Instinctively, Jeremiah Mock reached down for the tourniquet he kept in the left cargo pocket of his Army uniform. But it wasn't there.
This wasn't war - he'd been to war three times and survived five car bomb attacks without so much as a scratch. This was breakfast at Carson City IHOP which had turned into a combat zone when a lone gunman entered and opened fire.
Wrapping up a business breakfast with fellow officers of the Joint Force Headquarters Unit, Mock never saw it coming. With his back to the front door, he didn't see the gunman, nor did he hear the shots over the din of the restaurant and the construction outside.
He just felt an excruciating pain suddenly race up his right arm. He doubled over to grab his elbow, likely dodging the second round of gunfire that killed three of his companions.
When he looked up, he saw the kind of massacre he'd only seen in a war zone.
Mock slid to the floor and tied off his arm with his belt. And as he lay in his own blood on the restaurant floor, amid cries of panic and horror, one thought kept returning.
"I need to get this arm fixed so I can hold my boys," he said. "I just want to hold my wife and boys again."
•••
Sgt. 1st Class Mock, 32, had returned home at the end of June from a 10-month deployment to Afghanistan - his third combat tour. It was his first as a soldier in the Nevada National Guard, but he'd served a previous tour there while enlisted in the U.S. Army and another to Iraq.
He was no stranger to bloodshed. He'd witnessed gruesome death before, and wore a bracelet in honor of his friend Spc. Justin Herbert who was killed in Afghanistan in 2003.
Mock took two months of leave when he returned, giving himself time to adjust to life at home and to help his wife with the two boys, one of whom was born while he was away.
He started work Sept. 1 and on Sept. 6, joined fellow members of the team for a breakfast meeting at IHOP to plan a family day to coincide with drill that weekend.
The group members - Maj. Heath Kelly, Master Sgt. Christian Riege, Sgt. 1st Class Miranda McElhiney, Sgt. Cait Kelley and Mock - had paid the bill and were getting ready to leave when Eduardo Sencion, 32, opened fire with an assault rifle.

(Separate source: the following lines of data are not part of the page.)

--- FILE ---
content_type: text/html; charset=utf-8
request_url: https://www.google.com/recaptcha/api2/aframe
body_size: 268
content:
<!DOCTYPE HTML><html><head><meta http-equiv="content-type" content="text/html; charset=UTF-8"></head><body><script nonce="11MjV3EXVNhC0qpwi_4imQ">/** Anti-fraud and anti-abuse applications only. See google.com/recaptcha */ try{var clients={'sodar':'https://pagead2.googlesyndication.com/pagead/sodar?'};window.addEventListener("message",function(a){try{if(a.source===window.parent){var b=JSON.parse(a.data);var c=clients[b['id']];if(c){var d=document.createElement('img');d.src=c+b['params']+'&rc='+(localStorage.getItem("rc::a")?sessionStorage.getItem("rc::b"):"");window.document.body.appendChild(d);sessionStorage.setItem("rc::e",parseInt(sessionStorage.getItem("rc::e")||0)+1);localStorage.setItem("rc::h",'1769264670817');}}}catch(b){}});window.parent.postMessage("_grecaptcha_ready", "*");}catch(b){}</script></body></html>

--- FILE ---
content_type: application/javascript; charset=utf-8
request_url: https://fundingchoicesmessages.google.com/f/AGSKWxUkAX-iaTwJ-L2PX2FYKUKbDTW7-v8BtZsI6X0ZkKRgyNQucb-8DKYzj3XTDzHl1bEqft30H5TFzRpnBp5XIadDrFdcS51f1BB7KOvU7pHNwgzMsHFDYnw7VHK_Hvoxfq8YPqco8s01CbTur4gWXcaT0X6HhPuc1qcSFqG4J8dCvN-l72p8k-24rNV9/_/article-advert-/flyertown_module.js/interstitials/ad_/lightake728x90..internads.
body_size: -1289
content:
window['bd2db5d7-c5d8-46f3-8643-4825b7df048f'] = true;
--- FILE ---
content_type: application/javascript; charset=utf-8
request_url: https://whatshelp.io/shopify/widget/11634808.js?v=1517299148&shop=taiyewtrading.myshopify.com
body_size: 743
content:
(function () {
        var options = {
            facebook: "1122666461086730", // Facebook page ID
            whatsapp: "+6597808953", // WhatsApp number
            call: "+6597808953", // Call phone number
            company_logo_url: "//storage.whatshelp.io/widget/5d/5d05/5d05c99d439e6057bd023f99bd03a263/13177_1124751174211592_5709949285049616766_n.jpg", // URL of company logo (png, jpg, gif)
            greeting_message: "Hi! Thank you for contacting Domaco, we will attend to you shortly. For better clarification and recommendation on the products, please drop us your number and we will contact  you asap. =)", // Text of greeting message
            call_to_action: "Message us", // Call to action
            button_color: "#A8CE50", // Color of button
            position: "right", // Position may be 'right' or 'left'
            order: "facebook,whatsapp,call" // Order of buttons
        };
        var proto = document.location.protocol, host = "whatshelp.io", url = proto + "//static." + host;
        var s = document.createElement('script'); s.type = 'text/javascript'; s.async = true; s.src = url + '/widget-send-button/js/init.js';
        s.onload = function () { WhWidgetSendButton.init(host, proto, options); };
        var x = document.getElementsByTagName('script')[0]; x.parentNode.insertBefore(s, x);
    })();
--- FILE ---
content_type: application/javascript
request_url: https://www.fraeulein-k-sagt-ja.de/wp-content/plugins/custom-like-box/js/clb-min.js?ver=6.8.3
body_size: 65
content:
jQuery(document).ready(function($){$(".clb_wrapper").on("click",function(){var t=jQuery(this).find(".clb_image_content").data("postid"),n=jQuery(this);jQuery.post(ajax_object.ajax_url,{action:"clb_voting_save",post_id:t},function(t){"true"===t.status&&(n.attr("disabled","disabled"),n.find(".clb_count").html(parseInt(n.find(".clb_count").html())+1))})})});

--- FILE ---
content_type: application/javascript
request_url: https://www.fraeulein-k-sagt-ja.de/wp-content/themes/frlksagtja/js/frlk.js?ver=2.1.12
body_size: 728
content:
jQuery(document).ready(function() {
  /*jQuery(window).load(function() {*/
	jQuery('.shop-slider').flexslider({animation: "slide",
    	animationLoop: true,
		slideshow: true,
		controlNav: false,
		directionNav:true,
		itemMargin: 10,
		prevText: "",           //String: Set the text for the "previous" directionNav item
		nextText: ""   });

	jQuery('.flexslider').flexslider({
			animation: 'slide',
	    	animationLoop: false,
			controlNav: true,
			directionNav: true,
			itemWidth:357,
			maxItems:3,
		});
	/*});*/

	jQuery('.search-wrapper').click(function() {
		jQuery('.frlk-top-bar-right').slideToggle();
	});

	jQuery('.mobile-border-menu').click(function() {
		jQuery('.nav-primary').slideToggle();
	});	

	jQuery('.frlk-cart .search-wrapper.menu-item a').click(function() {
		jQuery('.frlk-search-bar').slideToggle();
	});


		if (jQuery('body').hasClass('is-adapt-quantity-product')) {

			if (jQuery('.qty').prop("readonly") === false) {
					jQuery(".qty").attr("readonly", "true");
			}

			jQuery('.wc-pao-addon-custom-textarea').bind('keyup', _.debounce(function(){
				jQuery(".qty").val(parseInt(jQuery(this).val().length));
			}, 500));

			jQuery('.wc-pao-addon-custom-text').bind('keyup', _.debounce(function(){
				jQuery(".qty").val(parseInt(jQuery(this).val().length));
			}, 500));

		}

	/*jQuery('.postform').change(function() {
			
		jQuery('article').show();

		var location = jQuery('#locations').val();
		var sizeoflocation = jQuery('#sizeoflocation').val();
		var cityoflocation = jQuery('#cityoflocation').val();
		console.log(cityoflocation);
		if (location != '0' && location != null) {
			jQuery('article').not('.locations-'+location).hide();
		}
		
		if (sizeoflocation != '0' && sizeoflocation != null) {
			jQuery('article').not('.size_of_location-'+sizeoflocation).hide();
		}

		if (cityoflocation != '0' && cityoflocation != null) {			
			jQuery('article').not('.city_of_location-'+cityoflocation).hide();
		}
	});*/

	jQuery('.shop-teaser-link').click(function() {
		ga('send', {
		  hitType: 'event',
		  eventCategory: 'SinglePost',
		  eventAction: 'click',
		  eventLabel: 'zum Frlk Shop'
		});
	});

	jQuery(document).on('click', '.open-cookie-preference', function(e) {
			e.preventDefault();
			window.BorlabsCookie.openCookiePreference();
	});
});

The five National Guardsmen were among 11 shot before Sencion killed himself.
Although losing a dangerous amount of blood, Mock concentrated on trying to keep everyone calm. He knew Sgt. Cait Kelly, who had been struck in the foot, was close to panic.
"I just tried to keep Sgt. Kelly from looking back at the table," he said. "She didn't need to look back at the table."
He kept her calm by assigning tasks: Tighten the belt around his arm, tie a belt around the leg of Wally Gunderson, who'd also been shot and whose wife, Florence, was killed.
•••
Healing from a humerus bone shattered in 11 places, Mock has found a way to cope with the devastation.
Like with his war experiences, he's found it helps to talk.
"People want to know what happened," he said. "And you're getting it out there. That helps a lot with the recovery."
But some details he doesn't share.
"Some of it people just don't need to know, and aren't ready to know," he said.
He's grateful to friends and family who offered support during his recovery. His wife's co-workers organized a schedule to provide meals, Army buddies flew in to help, neighbors took care of the lawn.
And he has nothing but praise for the first responders.
"If I ever had to go through the emergency room again," he said, "I'd want it to be at Carson Tahoe."
He still doesn't have full range of motion in his arm and can only work a couple of days a week, but is putting the tragedy behind him.
"One day doesn't define everything," he said. "I put it in perspective. For some reason, I was not chosen that day to leave. I'll never forget, but I'll use that experience to better myself as a person and keep moving."
Although he did not succumb to fear, he has changed some of his habits.
"I'll never sit with my back to the door again," he said.
And the bracelet he always wore in memory of his fallen comrade was lost during the attack. He recovered it from the sheriff's department, but it is too painful to place it on his wrist.
Instead, he said, he keeps it on the night stand beside his bed.
"Now, it's a reminder of everybody we've lost," he said. "It keeps me grounded."
Mock knows people look to him as a symbol of hope and resiliency, especially those who lost a loved one in the attack. And he offers his support to them.
"If that's what helps people get by, I'm good with that," he said.
He admits he has tough moments, but works to get through them.
"I've still got two boys to raise," he said. "I've got to be there for them."